══ Text segment ══
1.  Appointment of the independent accountant

 

a. Select, evaluate and recommend the appointment of the independent accountant to be ratified by the shareholders to audit the Company’s financial statements, or where appropriate, the replacement of the independent accountant, and approve the compensation of, and retention agreement with the independent accountant for audit services.

 

b. Evaluate the independence of the independent accountant, including a review of non audit-related services provided by and related fees charged by the independent accountant.

 

c. Obtain a formal written statement, as required by the Independence Standards Board, from the independent accountant delineating relationships between the accountant and the Company and actively engage in dialogue with the independent accountant regarding matters that might reasonably be expected to affect its independence.

 

d. Pre-approve all audit and non-audit services to be provided by the independent accountant.  The Audit Committee may delegate the authority to grant such pre-approvals to one or more members of the Committee, provided that the pre-approval decision and related services are presented to the Audit Committee at its next regularly scheduled meeting.

 

2. Review and approve the audit activities at the Company

 

Meet with the independent accountant and financial management of the Company to review the scope of the proposed audit for the current year and the audit procedures to be utilized, and upon the completion thereof review.

 

3. Review financial results

 

Prior to the release of the Company’s unaudited quarterly financial results, review the results with Management and the independent accountant. Ensure that the independent accountant conducts a SAS 71 (“Interim Financial Information”) review prior to the filing of the Company’s Form 10-Q. Prior to release of the Company’s fiscal year end operating results, review and discuss with Company Management and the independent accountant the audited financial results for the fiscal year, including their judgment about the quality, not just acceptability, of accounting principles, the reasonableness of significant judgments and estimates, and the clarity of the disclosures in the financial statements. At least annually discuss with the independent accountant the matters described in ASA 61 (“Communication with Audit Committees”). Review with Management and the independent accountant the Company’s critical accounting policies and the disclosure regarding those policies in the Company’s periodic filings with the S.E.C.

 

4. Review systems and reports

 

Review with senior Management and the independent accountant the Company’s accounting and financial system of internal controls, and their adequacy and effectiveness. Review and discuss the audited financial statements with management and, if appropriate, the independent accountant, prior to recommending the inclusion of the audited financial statements in the Company’s Annual report on Form 10-K. Provide sufficient opportunity for the independent accountant to meet with the Audit Committee without members of Management present. Among the items to be discussed in these meetings are the independent accountant’s evaluation of the Company’s financial, accounting and auditing personnel and the cooperation that the independent accountant received during the course of the audit and quarterly reviews.
═══
══ Records ══
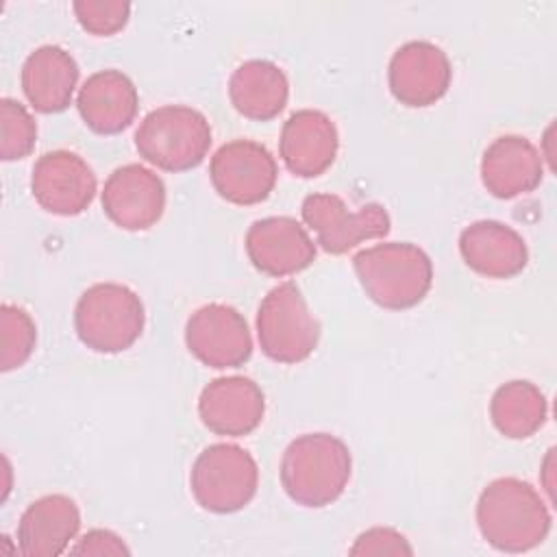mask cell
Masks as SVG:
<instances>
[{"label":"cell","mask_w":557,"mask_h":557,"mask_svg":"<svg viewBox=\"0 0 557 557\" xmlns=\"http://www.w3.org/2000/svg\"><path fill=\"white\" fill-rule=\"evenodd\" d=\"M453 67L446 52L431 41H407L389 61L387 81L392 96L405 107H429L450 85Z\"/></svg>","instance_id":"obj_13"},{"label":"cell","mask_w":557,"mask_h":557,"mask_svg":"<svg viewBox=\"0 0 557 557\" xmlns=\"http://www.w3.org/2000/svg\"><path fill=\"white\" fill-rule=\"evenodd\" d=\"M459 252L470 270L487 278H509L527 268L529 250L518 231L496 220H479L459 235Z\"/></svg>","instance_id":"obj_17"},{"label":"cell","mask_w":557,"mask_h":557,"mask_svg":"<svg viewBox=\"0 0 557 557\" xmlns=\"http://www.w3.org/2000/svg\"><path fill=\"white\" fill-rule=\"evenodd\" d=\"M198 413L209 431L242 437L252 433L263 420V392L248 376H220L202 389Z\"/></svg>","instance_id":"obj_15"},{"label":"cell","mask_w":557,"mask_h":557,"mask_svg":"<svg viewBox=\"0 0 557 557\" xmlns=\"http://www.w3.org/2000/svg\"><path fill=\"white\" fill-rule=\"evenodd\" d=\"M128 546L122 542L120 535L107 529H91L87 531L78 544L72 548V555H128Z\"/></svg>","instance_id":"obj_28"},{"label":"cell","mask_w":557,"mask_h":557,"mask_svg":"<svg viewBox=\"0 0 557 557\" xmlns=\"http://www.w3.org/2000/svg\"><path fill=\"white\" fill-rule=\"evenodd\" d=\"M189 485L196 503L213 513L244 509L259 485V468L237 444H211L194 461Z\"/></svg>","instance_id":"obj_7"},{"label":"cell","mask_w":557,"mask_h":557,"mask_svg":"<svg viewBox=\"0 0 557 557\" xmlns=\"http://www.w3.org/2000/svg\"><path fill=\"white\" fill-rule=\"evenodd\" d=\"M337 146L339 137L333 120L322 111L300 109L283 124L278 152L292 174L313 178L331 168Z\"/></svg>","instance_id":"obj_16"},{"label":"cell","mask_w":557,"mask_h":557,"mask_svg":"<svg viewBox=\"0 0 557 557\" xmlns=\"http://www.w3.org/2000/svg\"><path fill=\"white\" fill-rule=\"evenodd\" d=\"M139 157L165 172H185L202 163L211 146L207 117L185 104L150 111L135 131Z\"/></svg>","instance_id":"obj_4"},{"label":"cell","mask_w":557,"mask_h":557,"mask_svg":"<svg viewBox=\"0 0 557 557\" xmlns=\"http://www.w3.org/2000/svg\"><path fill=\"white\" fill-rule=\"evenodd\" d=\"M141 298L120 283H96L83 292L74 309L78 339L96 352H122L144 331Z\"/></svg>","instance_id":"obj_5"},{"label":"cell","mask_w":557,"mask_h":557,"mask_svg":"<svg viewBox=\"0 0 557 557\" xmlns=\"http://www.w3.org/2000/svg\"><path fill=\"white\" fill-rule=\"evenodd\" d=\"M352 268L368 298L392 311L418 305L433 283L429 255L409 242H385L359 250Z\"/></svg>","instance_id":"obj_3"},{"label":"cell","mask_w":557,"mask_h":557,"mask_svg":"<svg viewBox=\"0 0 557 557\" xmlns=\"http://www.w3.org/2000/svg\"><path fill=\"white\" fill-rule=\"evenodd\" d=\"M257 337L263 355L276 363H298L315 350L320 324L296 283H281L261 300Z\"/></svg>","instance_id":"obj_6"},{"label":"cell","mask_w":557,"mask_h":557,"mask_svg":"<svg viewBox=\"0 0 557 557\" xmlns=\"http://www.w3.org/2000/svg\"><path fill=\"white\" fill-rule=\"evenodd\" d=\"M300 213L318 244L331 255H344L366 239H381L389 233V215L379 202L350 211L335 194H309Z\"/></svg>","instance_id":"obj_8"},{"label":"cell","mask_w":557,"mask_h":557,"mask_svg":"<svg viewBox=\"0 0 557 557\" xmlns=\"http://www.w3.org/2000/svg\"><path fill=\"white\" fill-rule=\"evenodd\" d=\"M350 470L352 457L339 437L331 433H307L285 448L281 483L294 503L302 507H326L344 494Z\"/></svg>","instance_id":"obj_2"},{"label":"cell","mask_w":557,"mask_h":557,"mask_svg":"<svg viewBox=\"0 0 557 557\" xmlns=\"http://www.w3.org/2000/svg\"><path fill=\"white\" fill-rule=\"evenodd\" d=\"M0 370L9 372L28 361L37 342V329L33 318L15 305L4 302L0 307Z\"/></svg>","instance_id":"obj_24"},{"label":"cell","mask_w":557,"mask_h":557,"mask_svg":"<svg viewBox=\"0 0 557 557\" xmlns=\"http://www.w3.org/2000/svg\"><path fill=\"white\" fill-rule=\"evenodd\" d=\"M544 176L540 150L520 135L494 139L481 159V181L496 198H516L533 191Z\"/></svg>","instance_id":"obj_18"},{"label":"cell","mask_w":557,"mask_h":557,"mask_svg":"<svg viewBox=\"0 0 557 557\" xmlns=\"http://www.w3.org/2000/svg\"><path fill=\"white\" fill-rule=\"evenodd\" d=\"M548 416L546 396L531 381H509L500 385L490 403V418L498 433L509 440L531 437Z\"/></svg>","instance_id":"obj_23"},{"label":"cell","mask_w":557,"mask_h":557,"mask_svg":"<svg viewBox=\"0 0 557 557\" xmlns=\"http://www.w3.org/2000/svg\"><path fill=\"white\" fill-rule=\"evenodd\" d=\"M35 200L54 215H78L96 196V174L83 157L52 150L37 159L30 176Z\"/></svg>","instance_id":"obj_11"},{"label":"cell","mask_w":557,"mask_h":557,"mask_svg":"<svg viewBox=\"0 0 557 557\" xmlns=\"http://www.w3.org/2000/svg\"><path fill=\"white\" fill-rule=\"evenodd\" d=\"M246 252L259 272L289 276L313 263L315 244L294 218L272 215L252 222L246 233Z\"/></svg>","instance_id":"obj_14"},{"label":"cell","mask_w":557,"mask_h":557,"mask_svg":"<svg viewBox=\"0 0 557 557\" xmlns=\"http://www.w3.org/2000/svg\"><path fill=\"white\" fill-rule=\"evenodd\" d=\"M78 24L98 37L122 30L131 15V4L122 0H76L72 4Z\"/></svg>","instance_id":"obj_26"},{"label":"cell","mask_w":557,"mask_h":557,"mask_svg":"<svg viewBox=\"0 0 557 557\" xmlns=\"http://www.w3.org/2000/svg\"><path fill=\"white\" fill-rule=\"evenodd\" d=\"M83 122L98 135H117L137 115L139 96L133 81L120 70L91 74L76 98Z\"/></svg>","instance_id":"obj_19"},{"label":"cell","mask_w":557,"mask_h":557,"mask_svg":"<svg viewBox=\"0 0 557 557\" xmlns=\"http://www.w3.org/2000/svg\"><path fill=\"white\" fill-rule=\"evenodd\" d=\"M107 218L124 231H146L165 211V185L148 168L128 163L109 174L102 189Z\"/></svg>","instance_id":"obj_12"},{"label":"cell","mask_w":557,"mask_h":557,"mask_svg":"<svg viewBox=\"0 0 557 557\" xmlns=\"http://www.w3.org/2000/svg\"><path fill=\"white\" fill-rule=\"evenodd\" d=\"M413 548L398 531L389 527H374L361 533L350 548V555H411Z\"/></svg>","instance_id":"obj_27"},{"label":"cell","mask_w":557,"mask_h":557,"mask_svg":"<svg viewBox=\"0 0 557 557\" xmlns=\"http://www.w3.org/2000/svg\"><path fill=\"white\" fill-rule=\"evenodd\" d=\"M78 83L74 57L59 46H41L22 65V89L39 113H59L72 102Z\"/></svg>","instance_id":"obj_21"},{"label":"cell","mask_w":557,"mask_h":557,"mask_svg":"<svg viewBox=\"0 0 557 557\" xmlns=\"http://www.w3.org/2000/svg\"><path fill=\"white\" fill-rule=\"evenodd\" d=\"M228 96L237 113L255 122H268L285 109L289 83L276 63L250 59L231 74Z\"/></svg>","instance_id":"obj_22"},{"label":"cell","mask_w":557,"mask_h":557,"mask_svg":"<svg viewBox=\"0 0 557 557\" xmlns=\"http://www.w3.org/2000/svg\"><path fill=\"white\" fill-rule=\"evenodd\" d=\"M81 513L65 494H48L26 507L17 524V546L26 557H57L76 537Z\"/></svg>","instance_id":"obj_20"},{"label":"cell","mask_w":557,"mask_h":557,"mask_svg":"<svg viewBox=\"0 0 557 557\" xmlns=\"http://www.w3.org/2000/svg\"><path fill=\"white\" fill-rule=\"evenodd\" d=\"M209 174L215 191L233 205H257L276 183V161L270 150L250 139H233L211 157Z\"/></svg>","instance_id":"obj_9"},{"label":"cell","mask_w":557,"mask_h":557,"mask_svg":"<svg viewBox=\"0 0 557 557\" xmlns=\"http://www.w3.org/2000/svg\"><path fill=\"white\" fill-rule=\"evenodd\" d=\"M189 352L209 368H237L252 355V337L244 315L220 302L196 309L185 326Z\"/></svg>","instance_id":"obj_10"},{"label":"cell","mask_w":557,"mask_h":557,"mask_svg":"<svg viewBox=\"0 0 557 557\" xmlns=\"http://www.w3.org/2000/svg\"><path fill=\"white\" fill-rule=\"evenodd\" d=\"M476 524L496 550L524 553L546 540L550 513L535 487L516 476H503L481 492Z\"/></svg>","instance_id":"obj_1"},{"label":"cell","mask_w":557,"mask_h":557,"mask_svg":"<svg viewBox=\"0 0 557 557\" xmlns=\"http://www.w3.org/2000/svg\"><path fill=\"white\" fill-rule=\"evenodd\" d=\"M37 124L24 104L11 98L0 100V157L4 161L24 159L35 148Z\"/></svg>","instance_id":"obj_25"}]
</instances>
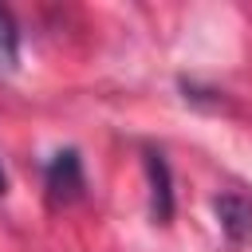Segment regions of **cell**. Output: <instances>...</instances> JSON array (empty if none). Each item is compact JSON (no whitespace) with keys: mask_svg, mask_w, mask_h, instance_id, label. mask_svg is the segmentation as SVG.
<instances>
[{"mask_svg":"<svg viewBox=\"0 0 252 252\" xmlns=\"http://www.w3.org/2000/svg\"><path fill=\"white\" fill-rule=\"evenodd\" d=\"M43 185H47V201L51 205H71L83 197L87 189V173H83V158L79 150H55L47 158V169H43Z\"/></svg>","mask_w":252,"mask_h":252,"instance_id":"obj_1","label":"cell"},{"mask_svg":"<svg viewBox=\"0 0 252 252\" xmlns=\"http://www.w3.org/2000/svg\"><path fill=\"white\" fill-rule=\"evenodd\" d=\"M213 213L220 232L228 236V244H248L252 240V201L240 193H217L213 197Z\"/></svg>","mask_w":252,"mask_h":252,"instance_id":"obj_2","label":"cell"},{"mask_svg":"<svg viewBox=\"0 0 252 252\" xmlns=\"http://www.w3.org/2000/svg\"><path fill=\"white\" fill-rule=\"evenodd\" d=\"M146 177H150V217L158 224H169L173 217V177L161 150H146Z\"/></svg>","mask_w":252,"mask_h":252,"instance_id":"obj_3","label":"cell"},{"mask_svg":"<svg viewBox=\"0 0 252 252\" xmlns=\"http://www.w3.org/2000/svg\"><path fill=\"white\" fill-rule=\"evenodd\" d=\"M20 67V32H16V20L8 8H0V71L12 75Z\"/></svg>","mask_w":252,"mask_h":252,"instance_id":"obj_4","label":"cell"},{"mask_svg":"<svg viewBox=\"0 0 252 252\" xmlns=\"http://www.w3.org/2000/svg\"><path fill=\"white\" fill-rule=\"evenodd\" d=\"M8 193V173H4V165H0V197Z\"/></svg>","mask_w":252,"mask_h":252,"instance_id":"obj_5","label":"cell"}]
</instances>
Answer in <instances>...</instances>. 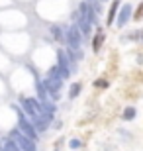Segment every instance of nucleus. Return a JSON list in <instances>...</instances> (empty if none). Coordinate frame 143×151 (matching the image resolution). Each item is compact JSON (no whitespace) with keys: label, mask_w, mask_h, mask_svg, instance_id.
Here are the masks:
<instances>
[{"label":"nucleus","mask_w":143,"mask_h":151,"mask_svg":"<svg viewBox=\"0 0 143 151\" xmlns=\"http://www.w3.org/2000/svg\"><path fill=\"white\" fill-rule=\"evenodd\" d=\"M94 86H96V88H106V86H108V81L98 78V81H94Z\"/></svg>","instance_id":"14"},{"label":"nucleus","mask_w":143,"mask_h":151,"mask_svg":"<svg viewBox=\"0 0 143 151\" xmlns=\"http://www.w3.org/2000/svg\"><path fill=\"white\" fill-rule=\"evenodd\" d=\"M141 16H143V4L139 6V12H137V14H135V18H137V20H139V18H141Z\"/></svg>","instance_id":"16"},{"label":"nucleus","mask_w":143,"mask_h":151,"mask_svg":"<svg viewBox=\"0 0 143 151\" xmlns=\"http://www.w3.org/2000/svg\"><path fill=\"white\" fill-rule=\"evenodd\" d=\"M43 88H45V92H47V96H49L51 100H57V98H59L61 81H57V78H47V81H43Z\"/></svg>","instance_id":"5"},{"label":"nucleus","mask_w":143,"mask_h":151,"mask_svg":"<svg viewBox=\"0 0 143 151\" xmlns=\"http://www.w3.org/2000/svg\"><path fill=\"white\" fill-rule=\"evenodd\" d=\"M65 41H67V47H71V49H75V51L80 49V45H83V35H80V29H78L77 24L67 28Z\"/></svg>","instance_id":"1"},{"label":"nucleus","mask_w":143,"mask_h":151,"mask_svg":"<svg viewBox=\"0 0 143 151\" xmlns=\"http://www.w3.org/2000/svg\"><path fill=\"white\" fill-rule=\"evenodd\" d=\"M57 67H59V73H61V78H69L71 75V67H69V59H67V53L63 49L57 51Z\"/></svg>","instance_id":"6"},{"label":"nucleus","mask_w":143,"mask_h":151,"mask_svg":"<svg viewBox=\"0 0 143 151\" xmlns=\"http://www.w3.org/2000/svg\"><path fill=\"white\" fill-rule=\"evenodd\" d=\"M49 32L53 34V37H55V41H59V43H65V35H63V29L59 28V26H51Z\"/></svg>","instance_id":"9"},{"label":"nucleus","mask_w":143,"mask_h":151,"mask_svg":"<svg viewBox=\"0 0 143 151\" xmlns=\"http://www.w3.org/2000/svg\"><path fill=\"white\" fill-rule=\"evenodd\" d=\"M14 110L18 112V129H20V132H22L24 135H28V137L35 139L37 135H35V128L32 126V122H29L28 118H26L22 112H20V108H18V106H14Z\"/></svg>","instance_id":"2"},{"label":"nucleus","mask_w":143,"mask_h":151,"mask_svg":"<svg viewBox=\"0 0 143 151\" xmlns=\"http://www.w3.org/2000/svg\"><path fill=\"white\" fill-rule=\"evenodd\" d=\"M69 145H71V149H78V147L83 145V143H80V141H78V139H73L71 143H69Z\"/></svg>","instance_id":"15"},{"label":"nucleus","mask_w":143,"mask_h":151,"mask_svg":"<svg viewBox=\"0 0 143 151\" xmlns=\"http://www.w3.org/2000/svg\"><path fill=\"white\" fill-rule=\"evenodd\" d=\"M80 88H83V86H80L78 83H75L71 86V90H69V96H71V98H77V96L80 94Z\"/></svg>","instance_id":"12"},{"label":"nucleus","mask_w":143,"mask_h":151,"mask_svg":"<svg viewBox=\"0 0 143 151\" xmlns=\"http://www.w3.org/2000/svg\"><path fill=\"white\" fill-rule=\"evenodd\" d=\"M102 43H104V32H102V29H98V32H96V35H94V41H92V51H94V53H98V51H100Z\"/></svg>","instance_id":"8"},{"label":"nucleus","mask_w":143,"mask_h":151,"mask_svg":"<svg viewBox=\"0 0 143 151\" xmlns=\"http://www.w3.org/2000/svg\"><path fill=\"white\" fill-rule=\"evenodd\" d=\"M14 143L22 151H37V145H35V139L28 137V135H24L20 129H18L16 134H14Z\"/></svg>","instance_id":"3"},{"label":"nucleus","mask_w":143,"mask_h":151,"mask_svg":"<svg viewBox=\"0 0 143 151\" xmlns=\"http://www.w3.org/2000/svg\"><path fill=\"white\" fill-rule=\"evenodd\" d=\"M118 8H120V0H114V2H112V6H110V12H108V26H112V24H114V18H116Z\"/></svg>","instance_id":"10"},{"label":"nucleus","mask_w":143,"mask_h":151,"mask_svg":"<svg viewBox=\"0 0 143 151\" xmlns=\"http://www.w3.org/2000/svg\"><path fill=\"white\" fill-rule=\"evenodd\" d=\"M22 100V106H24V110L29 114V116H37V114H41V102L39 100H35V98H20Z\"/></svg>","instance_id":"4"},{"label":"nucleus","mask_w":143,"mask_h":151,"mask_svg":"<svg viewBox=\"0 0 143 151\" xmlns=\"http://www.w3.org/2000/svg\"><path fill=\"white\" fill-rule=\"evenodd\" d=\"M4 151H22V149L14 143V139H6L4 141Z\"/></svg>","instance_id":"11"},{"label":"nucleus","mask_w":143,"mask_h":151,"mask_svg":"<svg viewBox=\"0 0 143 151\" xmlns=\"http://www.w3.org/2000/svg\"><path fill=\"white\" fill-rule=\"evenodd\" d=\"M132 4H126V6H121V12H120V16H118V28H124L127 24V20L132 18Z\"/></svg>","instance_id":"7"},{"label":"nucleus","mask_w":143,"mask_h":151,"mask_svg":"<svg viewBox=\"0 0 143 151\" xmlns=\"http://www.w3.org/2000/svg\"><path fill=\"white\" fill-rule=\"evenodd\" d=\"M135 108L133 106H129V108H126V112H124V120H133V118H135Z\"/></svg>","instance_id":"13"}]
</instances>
═══
*Exercises to complete*
#1 Summarize the audit committee duties text in two sentences.
#2 In the audit committee duties text, what review must the independent accountant conduct before the Company files its Form 10-Q?

*Expected answers*
#1 The Audit Committee selects, evaluates and recommends the independent accountant, reviews its independence, and pre-approves all audit and non-audit services it provides. The committee also reviews the audit scope, the quarterly and annual financial results, the critical accounting policies, and the internal controls with management and the independent accountant, and it gives the accountant a chance to meet with the committee without management present.

#2 A SAS 71 ("Interim Financial Information") review.